B. Extraits de Traités et Actes Fondamentaux
Une lecture directe des textes fondateurs est indispensable à toute analyse sérieuse des relations internationales. Cet appendice regroupe des extraits commentés de documents capitaux : l’Acte général de Berlin (1885), la Charte des Nations Unies (1945), l’Acte constitutif de l’Union Africaine (2000) et le traité de la SADC. L’objectif est de fournir à l’étudiant la matière première juridique pour décrypter les logiques de pouvoir, les obligations des États et les fondements des contentieux actuels impliquant la RDC.
C. Organigrammes Structurels des Institutions Clés
La visualisation des architectures de pouvoir clarifie les circuits de décision et les zones d’influence. Sont présentés ici les organigrammes fonctionnels de l’ONU, de l’Union Africaine (UA) et de la Communauté Économique des États de l’Afrique Centrale (CEEAC). Chaque schéma est annoté pour mettre en évidence les organes principaux, leurs compétences et les points d’entrée potentiels pour la diplomatie congolaise. Comprendre ces structures est un prérequis pour naviguer efficacement dans l’écosystème multilatéral.
D. Guide Méthodologique pour la Note d’Analyse Géostratégique
Transformer l’analyse historique en outil d’aide à la décision est la compétence finale visée.
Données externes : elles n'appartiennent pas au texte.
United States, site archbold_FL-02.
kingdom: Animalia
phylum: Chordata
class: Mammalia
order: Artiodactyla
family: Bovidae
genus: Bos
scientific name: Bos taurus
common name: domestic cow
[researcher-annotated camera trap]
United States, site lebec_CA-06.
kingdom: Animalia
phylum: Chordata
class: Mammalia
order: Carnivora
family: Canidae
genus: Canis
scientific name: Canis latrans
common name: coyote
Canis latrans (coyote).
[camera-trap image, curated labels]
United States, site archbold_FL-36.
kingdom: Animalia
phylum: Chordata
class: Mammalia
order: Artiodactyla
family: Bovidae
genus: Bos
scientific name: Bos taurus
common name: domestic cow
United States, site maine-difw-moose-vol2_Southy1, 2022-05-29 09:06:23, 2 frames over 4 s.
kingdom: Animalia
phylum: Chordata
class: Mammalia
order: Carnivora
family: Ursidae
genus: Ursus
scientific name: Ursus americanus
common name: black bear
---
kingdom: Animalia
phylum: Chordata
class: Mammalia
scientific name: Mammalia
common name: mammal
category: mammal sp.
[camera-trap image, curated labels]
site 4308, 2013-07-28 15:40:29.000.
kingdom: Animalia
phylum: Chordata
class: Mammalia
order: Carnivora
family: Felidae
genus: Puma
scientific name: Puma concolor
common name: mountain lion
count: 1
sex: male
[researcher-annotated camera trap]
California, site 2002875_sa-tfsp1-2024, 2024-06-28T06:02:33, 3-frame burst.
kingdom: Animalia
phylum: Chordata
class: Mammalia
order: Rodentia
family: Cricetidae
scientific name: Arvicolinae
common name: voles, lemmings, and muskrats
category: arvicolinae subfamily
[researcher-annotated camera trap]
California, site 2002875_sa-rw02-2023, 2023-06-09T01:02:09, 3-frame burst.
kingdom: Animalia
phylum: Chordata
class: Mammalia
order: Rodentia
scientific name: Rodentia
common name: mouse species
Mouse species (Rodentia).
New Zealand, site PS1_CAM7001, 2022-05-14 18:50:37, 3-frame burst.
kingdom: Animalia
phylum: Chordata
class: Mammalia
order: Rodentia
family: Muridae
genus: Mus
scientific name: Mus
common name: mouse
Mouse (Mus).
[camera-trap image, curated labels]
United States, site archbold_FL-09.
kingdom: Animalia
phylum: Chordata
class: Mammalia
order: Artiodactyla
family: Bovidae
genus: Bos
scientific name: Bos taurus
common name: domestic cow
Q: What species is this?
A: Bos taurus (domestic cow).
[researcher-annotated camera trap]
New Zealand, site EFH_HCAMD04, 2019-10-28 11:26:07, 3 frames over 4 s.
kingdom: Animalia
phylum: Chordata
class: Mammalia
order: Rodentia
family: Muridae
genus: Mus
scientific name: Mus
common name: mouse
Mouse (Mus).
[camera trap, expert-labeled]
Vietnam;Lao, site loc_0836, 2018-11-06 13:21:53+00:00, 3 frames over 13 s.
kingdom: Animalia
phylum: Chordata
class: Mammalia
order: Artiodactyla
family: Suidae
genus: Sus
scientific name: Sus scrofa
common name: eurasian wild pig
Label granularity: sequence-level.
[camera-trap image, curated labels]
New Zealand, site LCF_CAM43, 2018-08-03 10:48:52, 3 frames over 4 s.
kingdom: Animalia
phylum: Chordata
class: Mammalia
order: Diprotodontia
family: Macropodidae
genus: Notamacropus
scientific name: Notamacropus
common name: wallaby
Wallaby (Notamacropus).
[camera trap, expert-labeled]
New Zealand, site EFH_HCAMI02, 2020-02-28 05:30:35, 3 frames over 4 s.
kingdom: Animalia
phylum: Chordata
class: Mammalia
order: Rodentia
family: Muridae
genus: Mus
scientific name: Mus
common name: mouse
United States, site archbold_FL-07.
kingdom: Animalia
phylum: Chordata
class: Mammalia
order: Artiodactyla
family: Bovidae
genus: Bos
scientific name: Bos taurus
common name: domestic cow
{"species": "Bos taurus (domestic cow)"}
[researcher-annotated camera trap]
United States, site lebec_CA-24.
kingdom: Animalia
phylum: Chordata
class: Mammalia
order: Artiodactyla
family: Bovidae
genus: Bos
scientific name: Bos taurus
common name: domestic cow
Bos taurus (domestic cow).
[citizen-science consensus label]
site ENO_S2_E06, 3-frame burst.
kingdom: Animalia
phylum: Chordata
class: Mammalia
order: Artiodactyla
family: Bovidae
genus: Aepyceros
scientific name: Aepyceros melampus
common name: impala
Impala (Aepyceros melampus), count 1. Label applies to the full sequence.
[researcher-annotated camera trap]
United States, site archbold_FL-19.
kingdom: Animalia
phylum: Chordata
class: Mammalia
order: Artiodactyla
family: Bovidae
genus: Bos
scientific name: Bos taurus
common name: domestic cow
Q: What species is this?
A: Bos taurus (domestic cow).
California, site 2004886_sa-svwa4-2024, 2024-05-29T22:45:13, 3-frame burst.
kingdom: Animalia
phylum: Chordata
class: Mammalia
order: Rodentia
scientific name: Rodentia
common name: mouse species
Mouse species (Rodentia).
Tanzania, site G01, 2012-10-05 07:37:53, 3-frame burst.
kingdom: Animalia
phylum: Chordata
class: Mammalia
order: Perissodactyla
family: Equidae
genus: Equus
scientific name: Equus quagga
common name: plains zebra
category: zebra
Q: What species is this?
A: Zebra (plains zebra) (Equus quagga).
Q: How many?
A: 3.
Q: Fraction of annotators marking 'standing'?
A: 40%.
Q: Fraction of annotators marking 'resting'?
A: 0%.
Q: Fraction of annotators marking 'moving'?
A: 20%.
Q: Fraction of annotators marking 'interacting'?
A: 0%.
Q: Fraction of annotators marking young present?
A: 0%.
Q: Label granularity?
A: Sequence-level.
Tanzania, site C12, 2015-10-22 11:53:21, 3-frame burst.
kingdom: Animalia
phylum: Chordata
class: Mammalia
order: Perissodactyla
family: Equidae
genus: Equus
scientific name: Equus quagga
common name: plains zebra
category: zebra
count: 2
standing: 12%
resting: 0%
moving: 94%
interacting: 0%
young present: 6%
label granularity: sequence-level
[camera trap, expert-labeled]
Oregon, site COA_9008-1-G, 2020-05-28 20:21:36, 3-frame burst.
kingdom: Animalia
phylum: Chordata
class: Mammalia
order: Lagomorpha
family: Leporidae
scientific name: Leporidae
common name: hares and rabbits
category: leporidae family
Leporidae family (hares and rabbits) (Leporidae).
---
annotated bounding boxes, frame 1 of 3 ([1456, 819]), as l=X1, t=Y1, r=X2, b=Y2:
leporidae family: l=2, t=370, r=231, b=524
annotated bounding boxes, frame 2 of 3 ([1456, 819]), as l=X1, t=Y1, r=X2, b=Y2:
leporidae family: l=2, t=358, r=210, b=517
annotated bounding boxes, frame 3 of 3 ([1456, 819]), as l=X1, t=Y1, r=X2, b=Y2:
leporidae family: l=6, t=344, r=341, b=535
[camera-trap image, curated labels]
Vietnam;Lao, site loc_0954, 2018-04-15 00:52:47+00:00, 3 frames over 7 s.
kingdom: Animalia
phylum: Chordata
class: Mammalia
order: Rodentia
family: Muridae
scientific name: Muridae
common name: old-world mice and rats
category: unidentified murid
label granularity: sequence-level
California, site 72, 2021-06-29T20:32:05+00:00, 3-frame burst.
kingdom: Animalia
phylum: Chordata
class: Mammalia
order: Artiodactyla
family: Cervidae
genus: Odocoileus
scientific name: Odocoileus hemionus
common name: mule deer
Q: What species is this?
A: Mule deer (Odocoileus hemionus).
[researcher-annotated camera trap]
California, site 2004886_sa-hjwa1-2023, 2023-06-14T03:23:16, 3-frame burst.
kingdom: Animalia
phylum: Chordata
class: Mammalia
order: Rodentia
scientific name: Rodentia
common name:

Ce guide propose une méthodologie rigoureuse pour la rédaction d’une note d’analyse géostratégique : structure type (contexte, enjeux, options, recommandation), techniques de sourcing et de vérification de l’information, et style de rédaction synthétique adapté aux décideurs. Il s’agit d’un canevas professionnel directement applicable dans un ministère, une ambassade ou une ONG internationale opérant en RDC.